This information is a general introduction to symptom management in paediatric palliative care. It is intended to improve knowledge by developing an awareness of symptoms that children may experience with palliative care needs. If you require additional information or advice about symptom management please contact the Specialist NSW Paediatric Palliative Care Service providing support for your area.
Children with a life limiting illness may experience distressing symptoms not just at the end of life but throughout the course of their illness (Shaw, 2012). Appropriate, proficient and timely management of symptoms is critical for the child and their family. Due to the multidimensional nature of many symptoms an interdisciplinary approach is essential and children and their families will need access to 24 hour medical advice.
Some of the common symptoms experienced include; pain, dyspnoea, fatigue, constipation, nausea and vomiting, excess airway secretions, dysphagia, anorexia, agitation and irritability, psychological distress, skin changes and seizures. Despite the wide variety and rarity of paediatric conditions there are common symptom pathways and it is often possible to anticipate changes that may occur (Himelstein, 2005). For example it may be anticipated that children with a neurodegenerative disorder may suffer from sleep disturbance, seizures, pain (related to spasticity, contractures and reflux), irritability, anxiety, dyspnea and constipation. Being proactive in addressing these complex symptom issues is part of effective paediatric palliative medicine (Himelstein, 2005). Children and their families will benefit from being prepared and educated about potential symptoms before they occur.
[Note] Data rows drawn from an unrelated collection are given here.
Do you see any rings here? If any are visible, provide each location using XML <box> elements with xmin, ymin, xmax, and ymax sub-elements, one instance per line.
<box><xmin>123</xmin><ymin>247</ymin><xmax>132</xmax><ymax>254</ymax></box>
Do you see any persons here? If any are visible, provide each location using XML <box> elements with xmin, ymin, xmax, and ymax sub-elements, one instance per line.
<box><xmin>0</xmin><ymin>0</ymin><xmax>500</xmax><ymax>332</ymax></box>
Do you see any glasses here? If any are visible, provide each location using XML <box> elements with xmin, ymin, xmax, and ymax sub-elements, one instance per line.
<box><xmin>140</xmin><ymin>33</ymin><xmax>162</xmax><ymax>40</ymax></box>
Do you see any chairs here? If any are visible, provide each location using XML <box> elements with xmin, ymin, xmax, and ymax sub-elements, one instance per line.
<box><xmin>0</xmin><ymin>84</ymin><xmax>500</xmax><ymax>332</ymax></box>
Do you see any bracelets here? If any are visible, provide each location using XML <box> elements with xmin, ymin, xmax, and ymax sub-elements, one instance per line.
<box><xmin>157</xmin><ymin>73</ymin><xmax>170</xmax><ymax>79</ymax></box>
It is important to understand that each child and their family needs an individual approach tailored to their unique needs and circumstances. When partnering with a child and their family it is essential to establish clear goals of care. Partnering with a child and their family allows them to retain some control and therapy should focus on improving function and decreasing suffering where possible. To provide prompt and effective symptom management plan ahead to ensure access to medications and that caregivers will be able to administer appropriately. Support and advice will need to be provided regardless of the location of care. Families may benefit from having a written plan.
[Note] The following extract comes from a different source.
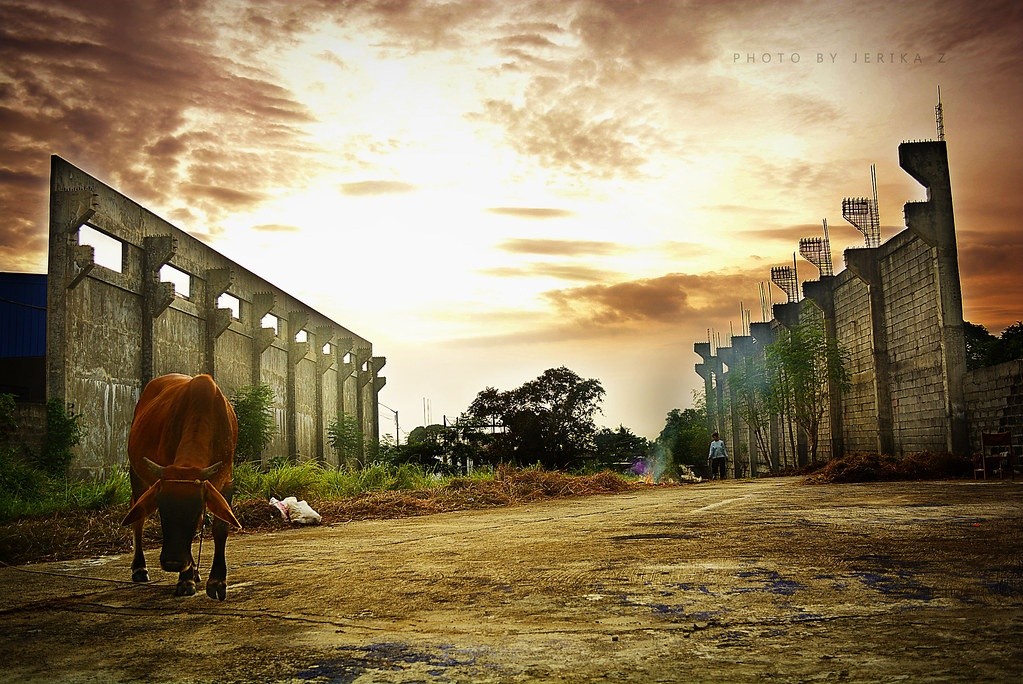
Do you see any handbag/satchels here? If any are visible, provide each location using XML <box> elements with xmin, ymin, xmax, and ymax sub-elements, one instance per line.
<box><xmin>269</xmin><ymin>496</ymin><xmax>321</xmax><ymax>523</ymax></box>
Emotional, spiritual and social suffering can also be significant confounders in the experience of symptoms. Children do not separate the physical and emotional nature of suffering so it is important to remember this when assessing and developing a plan for symptom management. Assessment and communication needs to be developmentally appropriate for the child.
The perception of suffering as a result of symptoms is individual to each child and family. However, the need for effective symptom management is clear. Good pain and symptom management especially at the end of life can improve the quality of their remaining life and have a lasting positive effect on the family; failure to achieve this is associated with complicated grief and bereavement (Shaw, 2012).
- EAPC Taskforce steering group (2007). IMPaCCT: standards for paediatric palliative care in Europe. European Journal of Palliative Care 14(3), p.p109-114.
- Himelstein, B.P (2005). Palliative Care in Pediatrics. Anesthesiology Clinics of North America 23, p.p 837-856.
- Shaw, T.M (2012). Pediatric Palliative Pain and Symptom Management. Pediatric Annals 41(8), p.p329-334.